Short descriptive captions:
========
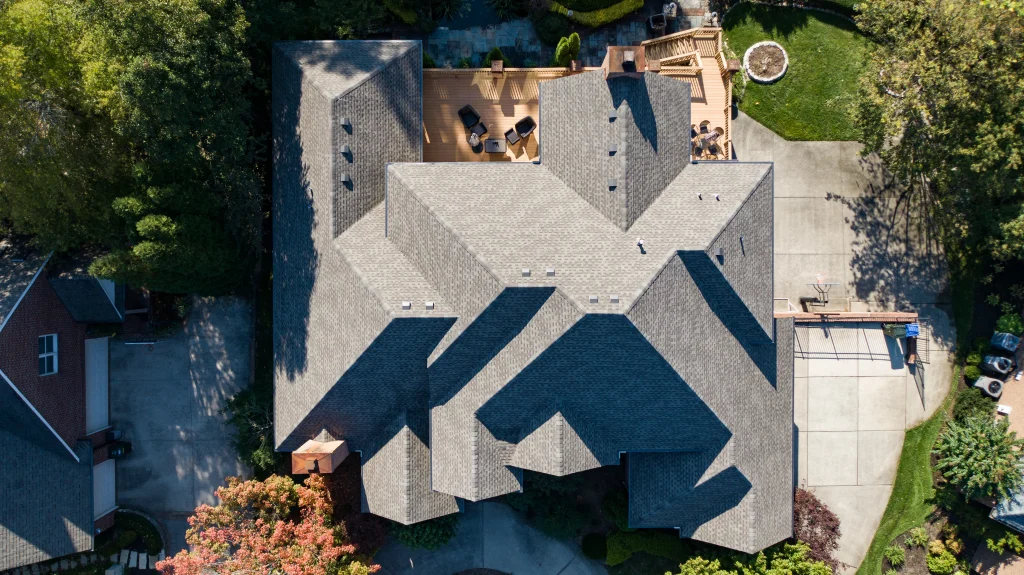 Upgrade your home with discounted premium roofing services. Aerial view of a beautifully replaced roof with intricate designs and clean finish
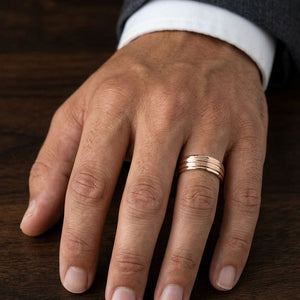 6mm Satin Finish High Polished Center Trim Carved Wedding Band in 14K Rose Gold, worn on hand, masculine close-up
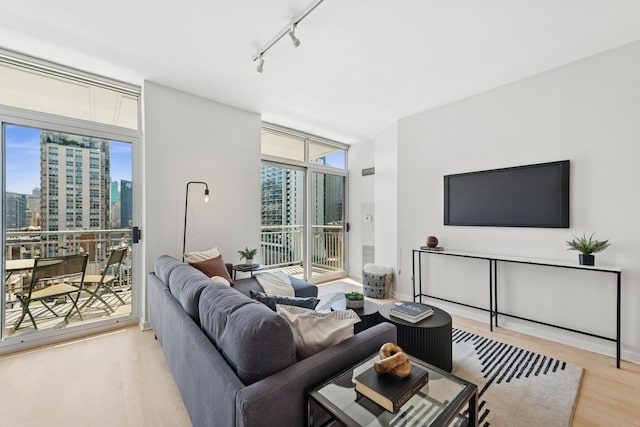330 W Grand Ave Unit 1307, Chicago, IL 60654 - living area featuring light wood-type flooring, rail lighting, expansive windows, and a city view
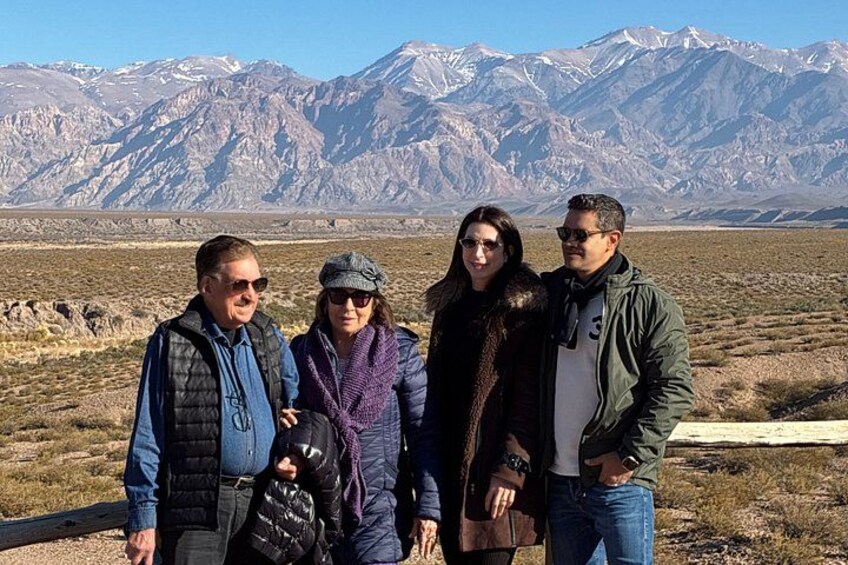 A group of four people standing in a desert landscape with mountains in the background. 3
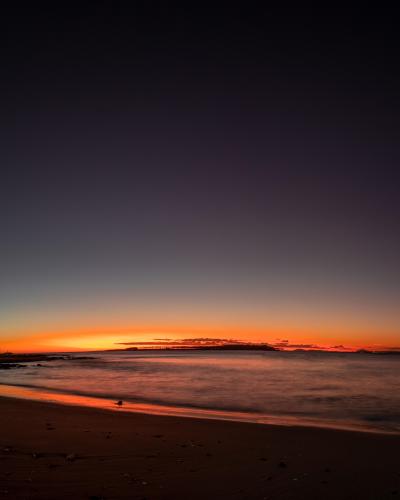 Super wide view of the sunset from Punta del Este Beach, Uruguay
========
> **WHAT THE TASK ASKS**: Set down the text of all five items above word for word, leaving out the pictures.

> **TASK RESPONSE**:
 Upgrade your home with discounted premium roofing services. Aerial view of a beautifully replaced roof with intricate designs and clean finish
 6mm Satin Finish High Polished Center Trim Carved Wedding Band in 14K Rose Gold, worn on hand, masculine close-up
330 W Grand Ave Unit 1307, Chicago, IL 60654 - living area featuring light wood-type flooring, rail lighting, expansive windows, and a city view
 A group of four people standing in a desert landscape with mountains in the background. 3
 Super wide view of the sunset from Punta del Este Beach, Uruguay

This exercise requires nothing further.